DATA PROVIDED →
= Beginning of Section =
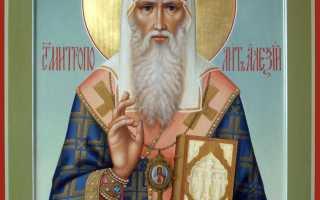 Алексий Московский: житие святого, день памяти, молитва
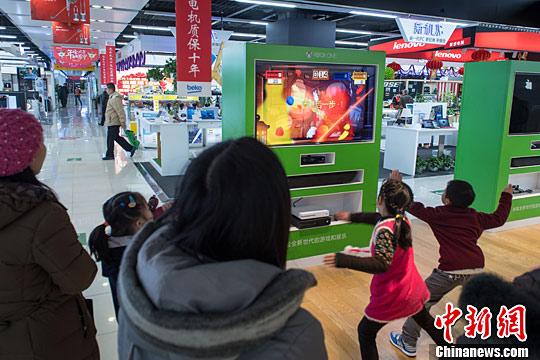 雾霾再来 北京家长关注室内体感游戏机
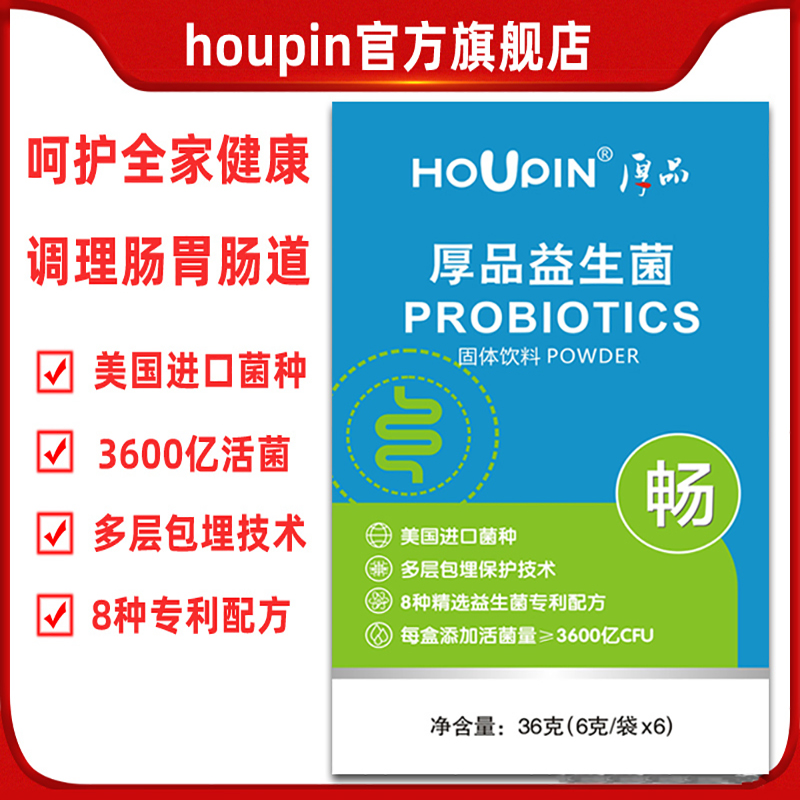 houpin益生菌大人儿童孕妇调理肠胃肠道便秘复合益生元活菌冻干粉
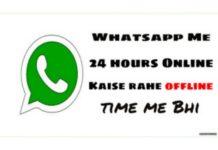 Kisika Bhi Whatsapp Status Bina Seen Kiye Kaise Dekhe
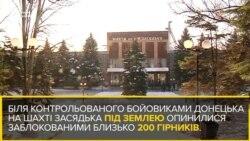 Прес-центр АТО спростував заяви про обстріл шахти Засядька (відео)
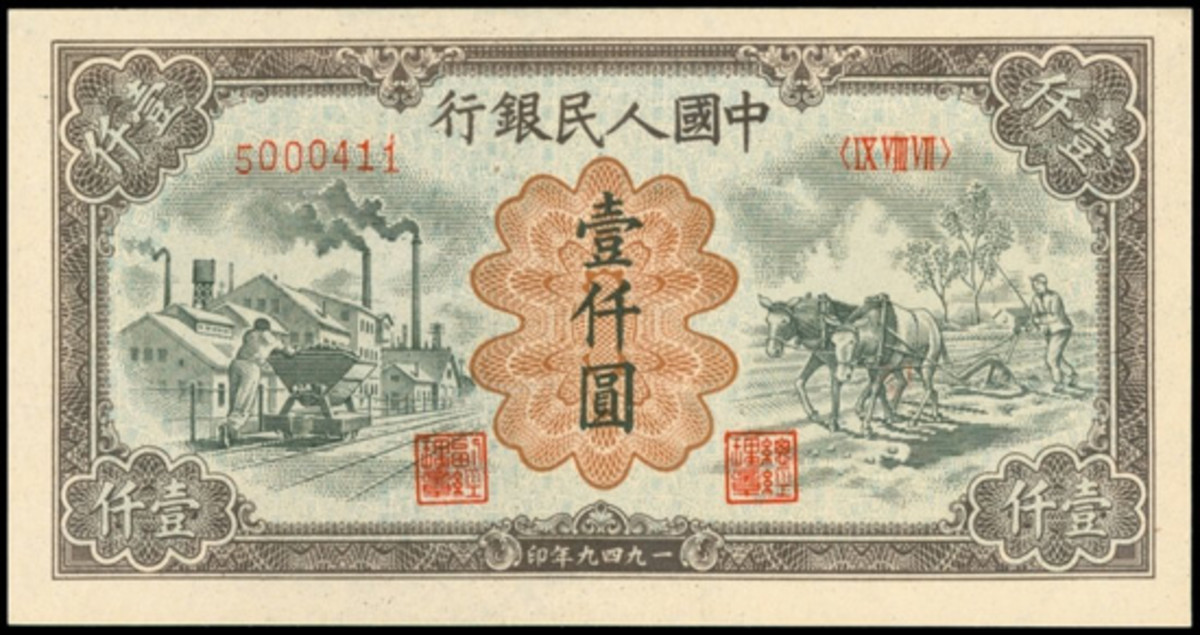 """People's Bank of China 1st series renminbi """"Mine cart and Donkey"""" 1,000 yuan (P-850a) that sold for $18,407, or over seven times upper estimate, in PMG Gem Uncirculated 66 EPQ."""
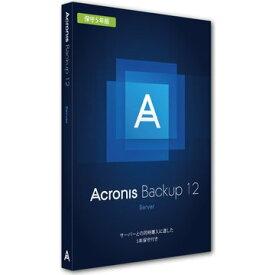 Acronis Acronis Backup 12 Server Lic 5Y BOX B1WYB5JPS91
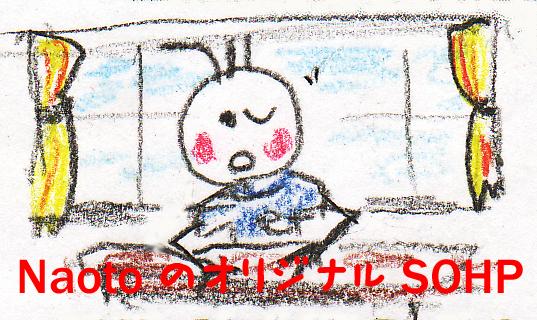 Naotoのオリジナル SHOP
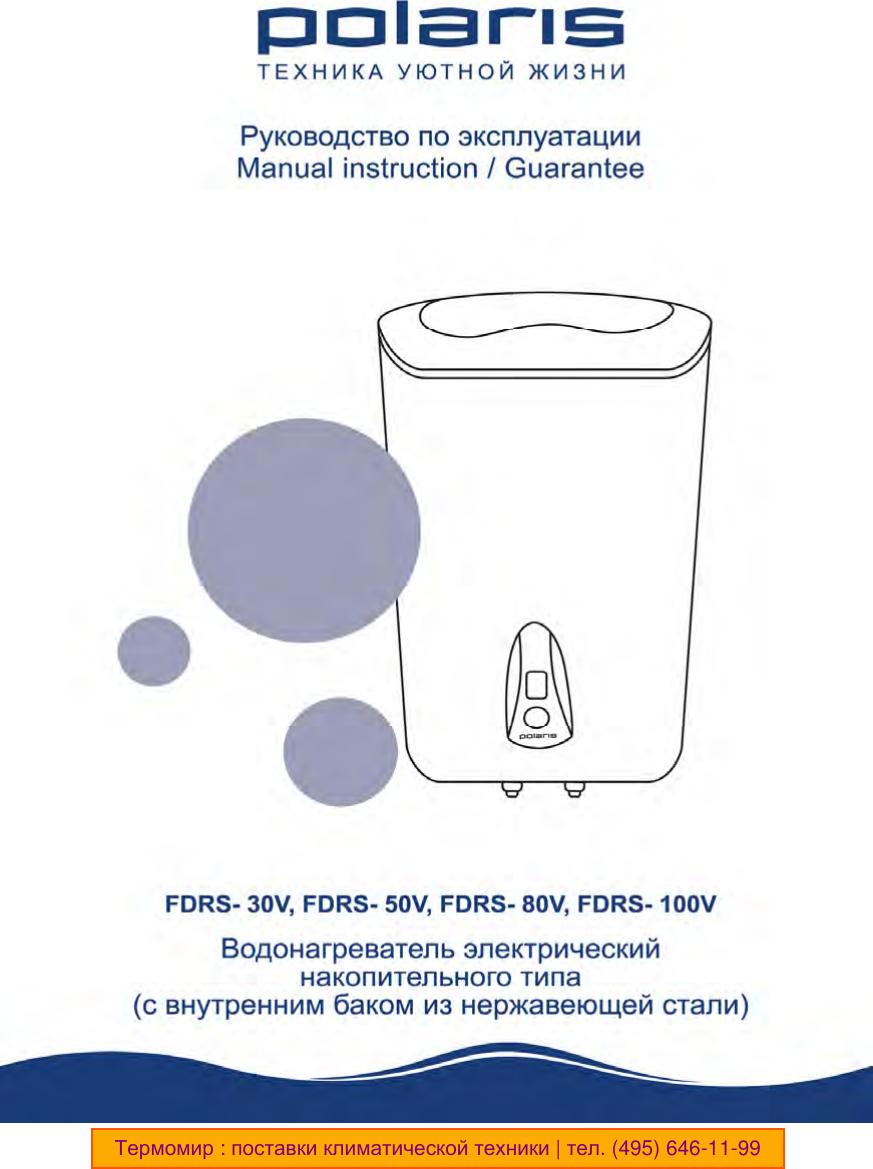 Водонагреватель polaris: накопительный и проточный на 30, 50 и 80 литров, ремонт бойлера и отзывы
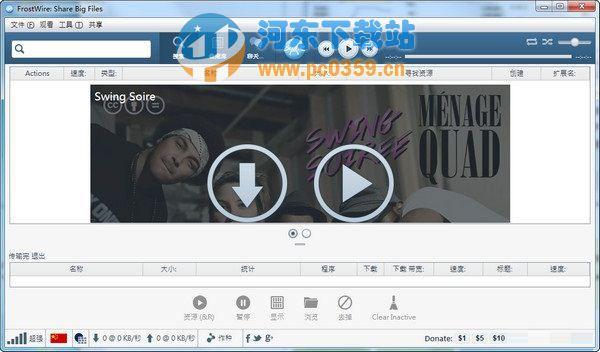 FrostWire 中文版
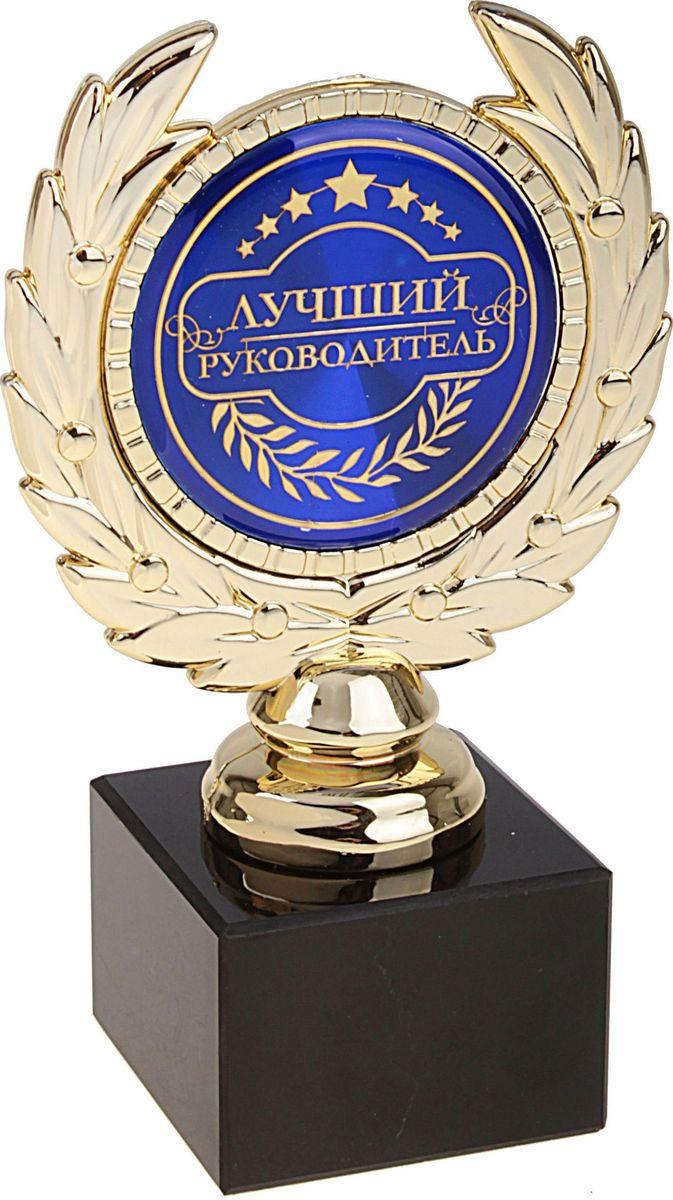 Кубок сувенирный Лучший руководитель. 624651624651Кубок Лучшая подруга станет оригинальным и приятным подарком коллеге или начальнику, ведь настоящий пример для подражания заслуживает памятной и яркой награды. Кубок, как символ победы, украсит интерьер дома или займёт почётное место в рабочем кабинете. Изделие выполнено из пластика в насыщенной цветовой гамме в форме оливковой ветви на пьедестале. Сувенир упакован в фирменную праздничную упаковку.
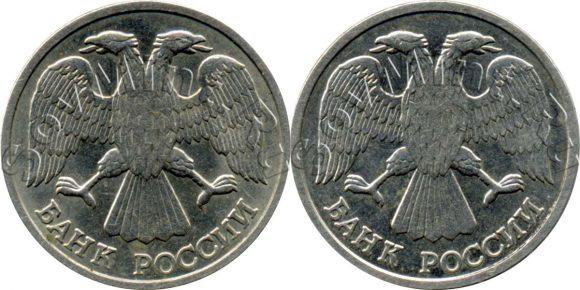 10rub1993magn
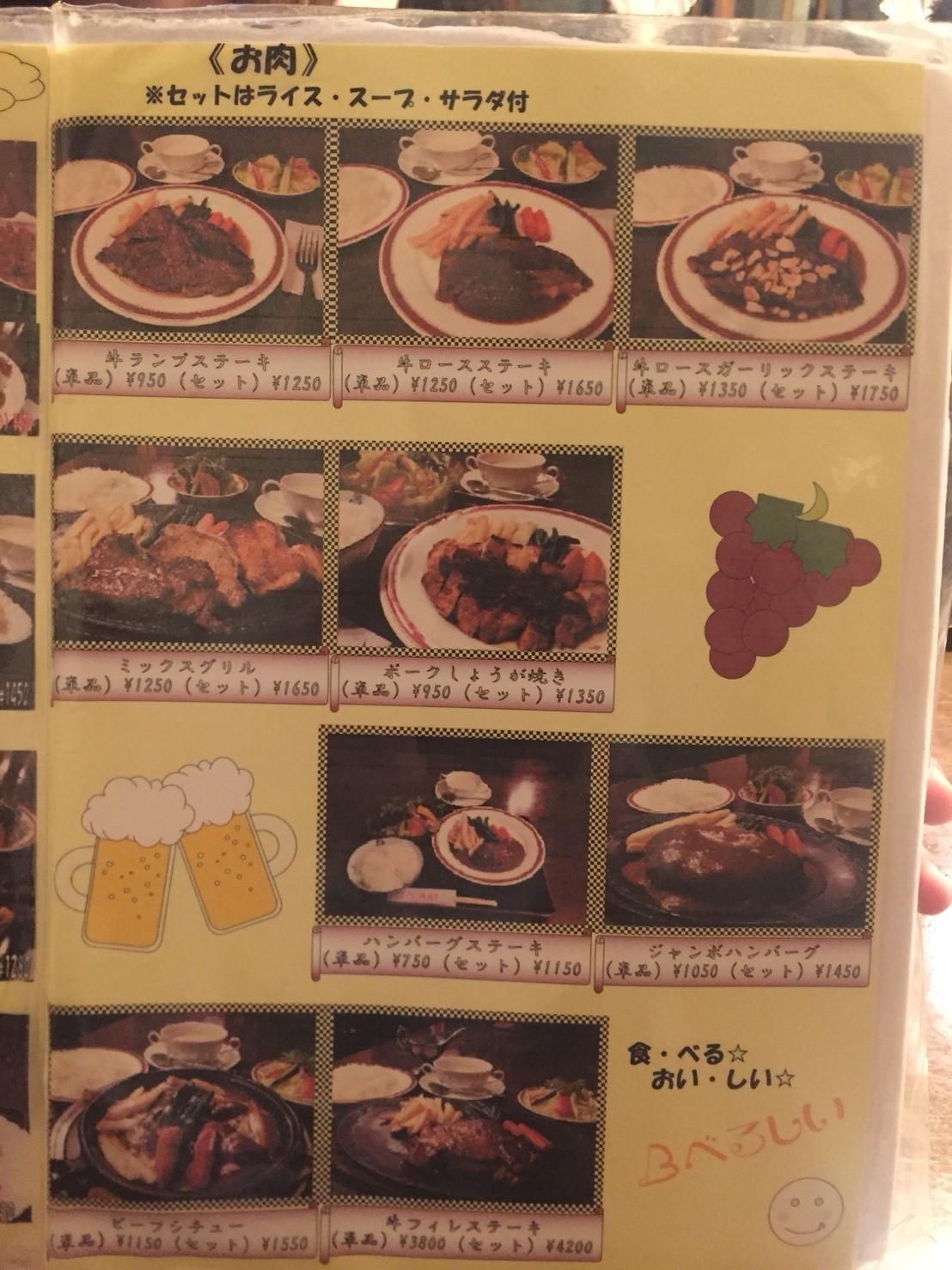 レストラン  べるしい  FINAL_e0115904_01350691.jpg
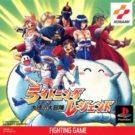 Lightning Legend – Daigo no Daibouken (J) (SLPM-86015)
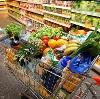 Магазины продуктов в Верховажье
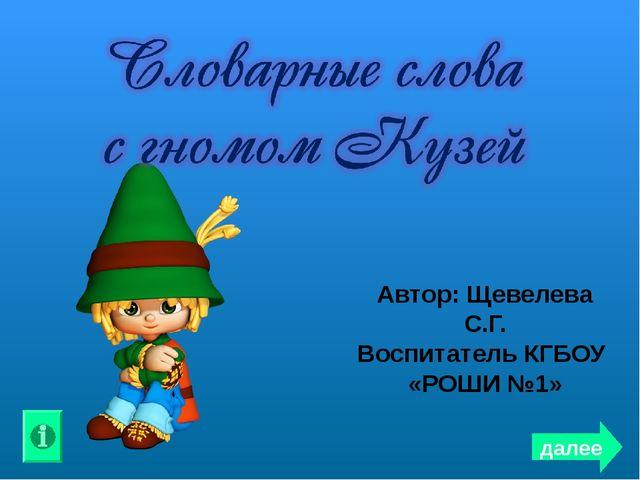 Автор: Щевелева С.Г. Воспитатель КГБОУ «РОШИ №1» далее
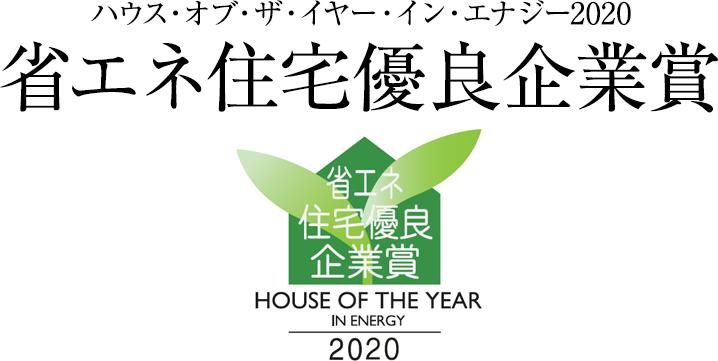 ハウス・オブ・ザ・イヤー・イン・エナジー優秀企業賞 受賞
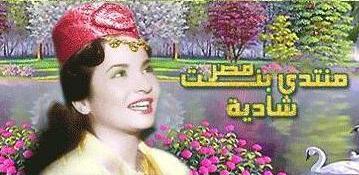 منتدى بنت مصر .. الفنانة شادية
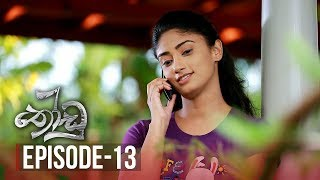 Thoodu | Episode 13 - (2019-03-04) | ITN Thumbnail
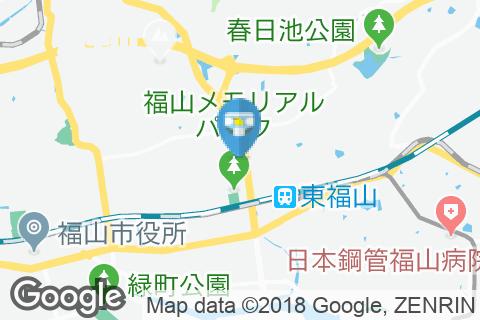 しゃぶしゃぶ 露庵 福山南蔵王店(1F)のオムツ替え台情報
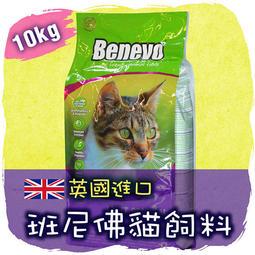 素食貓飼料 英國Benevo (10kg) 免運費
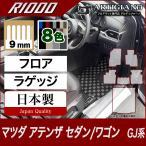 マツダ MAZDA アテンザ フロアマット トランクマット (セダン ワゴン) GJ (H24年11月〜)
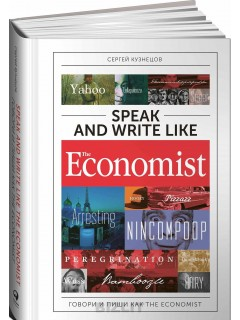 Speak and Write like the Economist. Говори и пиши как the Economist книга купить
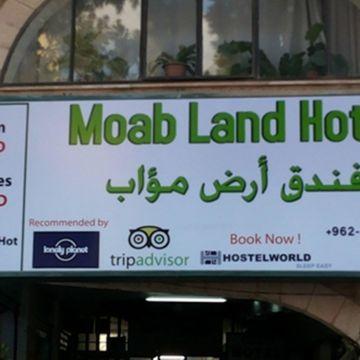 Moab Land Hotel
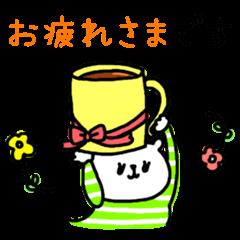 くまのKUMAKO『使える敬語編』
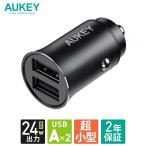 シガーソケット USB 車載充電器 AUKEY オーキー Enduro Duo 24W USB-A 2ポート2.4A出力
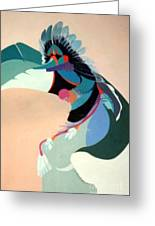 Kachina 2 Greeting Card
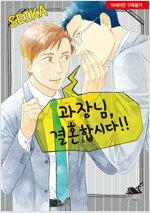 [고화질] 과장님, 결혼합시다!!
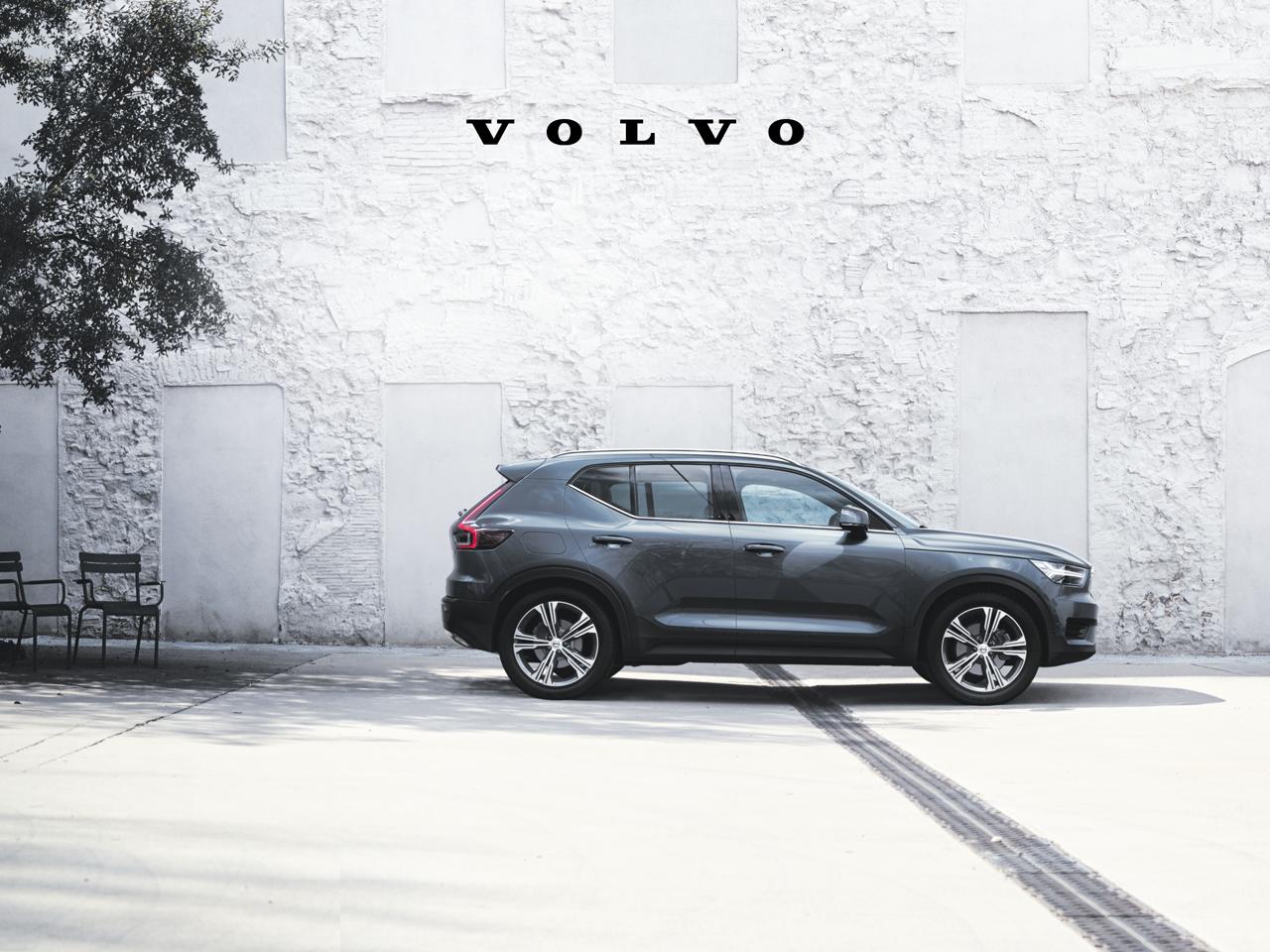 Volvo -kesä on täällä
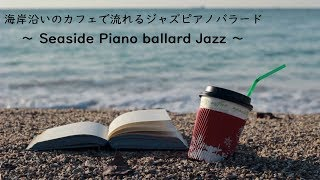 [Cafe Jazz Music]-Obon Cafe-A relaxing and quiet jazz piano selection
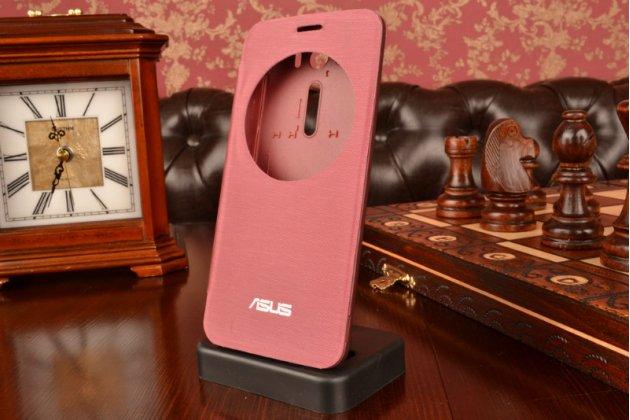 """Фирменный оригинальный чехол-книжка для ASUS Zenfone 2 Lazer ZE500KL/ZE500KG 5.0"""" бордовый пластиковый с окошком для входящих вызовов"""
= End of Section =
ASSIGNED TASK → Everything in the records that precede this task must be written out again exactly, except the pictures.

RESPONSE FOR THIS EXERCISE →
 Алексий Московский: житие святого, день памяти, молитва
 雾霾再来 北京家长关注室内体感游戏机
 houpin益生菌大人儿童孕妇调理肠胃肠道便秘复合益生元活菌冻干粉
 Kisika Bhi Whatsapp Status Bina Seen Kiye Kaise Dekhe
 Прес-центр АТО спростував заяви про обстріл шахти Засядька (відео)
 """People's Bank of China 1st series renminbi """"Mine cart and Donkey"""" 1,000 yuan (P-850a) that sold for $18,407, or over seven times upper estimate, in PMG Gem Uncirculated 66 EPQ."""
 Acronis Acronis Backup 12 Server Lic 5Y BOX B1WYB5JPS91
 Naotoのオリジナル SHOP
 Водонагреватель polaris: накопительный и проточный на 30, 50 и 80 литров, ремонт бойлера и отзывы
 FrostWire 中文版
 Кубок сувенирный Лучший руководитель. 624651624651Кубок Лучшая подруга станет оригинальным и приятным подарком коллеге или начальнику, ведь настоящий пример для подражания заслуживает памятной и яркой награды. Кубок, как символ победы, украсит интерьер дома или займёт почётное место в рабочем кабинете. Изделие выполнено из пластика в насыщенной цветовой гамме в форме оливковой ветви на пьедестале. Сувенир упакован в фирменную праздничную упаковку.
 10rub1993magn
 レストラン  べるしい  FINAL_e0115904_01350691.jpg
 Lightning Legend – Daigo no Daibouken (J) (SLPM-86015)
 Магазины продуктов в Верховажье
 Автор: Щевелева С.Г. Воспитатель КГБОУ «РОШИ №1» далее
 ハウス・オブ・ザ・イヤー・イン・エナジー優秀企業賞 受賞
 منتدى بنت مصر .. الفنانة شادية
 Thoodu | Episode 13 - (2019-03-04) | ITN Thumbnail
 しゃぶしゃぶ 露庵 福山南蔵王店(1F)のオムツ替え台情報
 素食貓飼料 英國Benevo (10kg) 免運費
 マツダ MAZDA アテンザ フロアマット トランクマット (セダン ワゴン) GJ (H24年11月〜)
 Speak and Write like the Economist. Говори и пиши как the Economist книга купить
 Moab Land Hotel
 くまのKUMAKO『使える敬語編』
 シガーソケット USB 車載充電器 AUKEY オーキー Enduro Duo 24W USB-A 2ポート2.4A出力
 Kachina 2 Greeting Card
 [고화질] 과장님, 결혼합시다!!
 Volvo -kesä on täällä
 [Cafe Jazz Music]-Obon Cafe-A relaxing and quiet jazz piano selection
 """Фирменный оригинальный чехол-книжка для ASUS Zenfone 2 Lazer ZE500KL/ZE500KG 5.0"""" бордовый пластиковый с окошком для входящих вызовов"""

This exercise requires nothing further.